Consider what happens when a city goes bankrupt.
- Children suffer – Schools lay off teachers and cut budgets for supplies. Extra-curricular activities are eliminated. Libraries close. Parks are not maintained and recreational activities are suspended. Kids with too much free time have no safe place to go.
- Parents suffer – They work harder and harder to make ends meet and keep a roof over the family’s head. They worry their children aren’t safe. They deal with the stress and anxiety that come with feeling insecure.
- Seniors suffer – Retired city workers see their pensions and health care benefits cut. Retired homeowners on fixed incomes can’t afford tax increases, even if their mortgages are paid off. Every day brings painful choices between paying the bills and buying food or medicine.
- City employees suffer – Many lose their jobs. Those who remain face pay cuts and worse. Morale is low as public servants feel pressured to work harder and do more with less, while facing angry citizen complaints about deteriorated services.
- Crime rises, threats increase – Citizens wait longer for police, firefighters and paramedics to respond to calls. Ambulances stop working. Broken streetlights do not get repaired. Abandoned buildings attract crime and disorder. Hopelessness leads to more drug and alcohol abuse.
- Businesses suffer – People have less money to spend so local businesses struggle to stay afloat. When businesses close, people lose jobs and buildings sit empty. There are fewer city employees to process paperwork so it takes forever to obtain a business license, file a zoning request or pay a fee. New businesses avoid the city. The downward spiral continues.

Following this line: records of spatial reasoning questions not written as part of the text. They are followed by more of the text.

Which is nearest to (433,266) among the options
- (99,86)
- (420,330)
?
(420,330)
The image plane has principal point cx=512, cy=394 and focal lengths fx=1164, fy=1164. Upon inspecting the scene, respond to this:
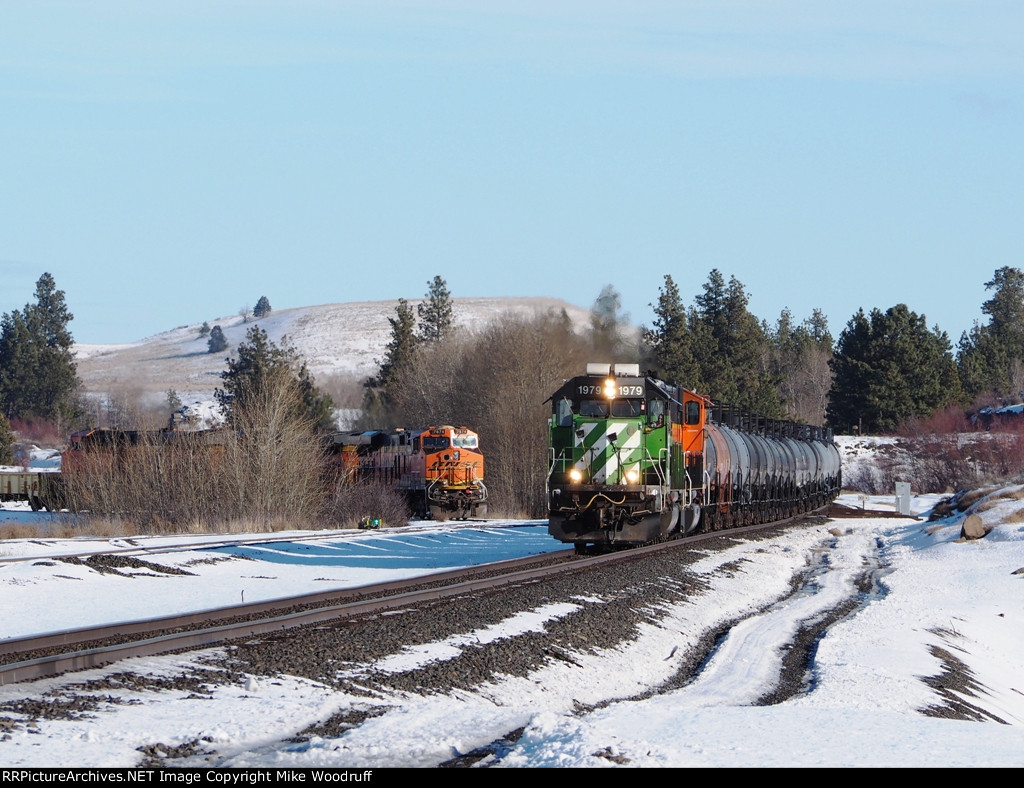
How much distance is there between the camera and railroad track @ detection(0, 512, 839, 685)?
9211 millimetres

- Brain drain and talent flight – Well-to-do homeowners sell their properties, cut their losses, and move away. Highly skilled and valuable city employees depart for better jobs. Those who remain tend to be the ones who weren’t so fortunate to begin with and have less to offer now.
- The poor get poorer – Because a crisis always hits the most vulnerable people the hardest. Citizens living paycheck-to-paycheck are pushed into homelessness when they lose their jobs. More people in need and fewer city services mean less support for families struggling to feed young children.
- The sick get sicker – Clinics close. Restaurant health inspections are reduced. Uncollected garbage and neglected properties harbor rats and stray animals that are vectors for disease. Poor nutrition and inadequate health care make people more susceptible to illness, especially children, the elderly and the poor. Health problems left untreated become worse. In extreme cases, people die due to cuts in public health services.
- It’s hard to dig out of the hole – Bankruptcy cuts off a city’s lifeblood by blocking its access to credit. Even after emerging from bankruptcy, the city’s cost to borrow is higher and the stigma of bankruptcy remains. The city is less competitive with other municipalities and is less attractive to new residents or business investment. Progress is jeopardized for many years to come.
To ensure this does not happen in Bridgeport, the state legislature and Gov. Dannel Malloy must pass a law creating an independent financial oversight board. This will help Bridgeport rein in wasteful spending and make constructive changes before things become even more out-of-control.
Waterbury, Hartford and New Haven are also at risk of bankruptcy and could benefit from a financial oversight board created at the state level. New York City and Washington, D.C. are strong cities today because financial oversight boards helped them reorganize in the 1970s, 80s and 90s. Connecticut’s cities deserve the same chance to restructure their finances and begin working toward a brighter future.
Tracy Geoghegan works for Save the Children, a Connecticut-based charity serving vulnerable girls and boys in the United States and 120 countries around the world. She lives in Bridgeport.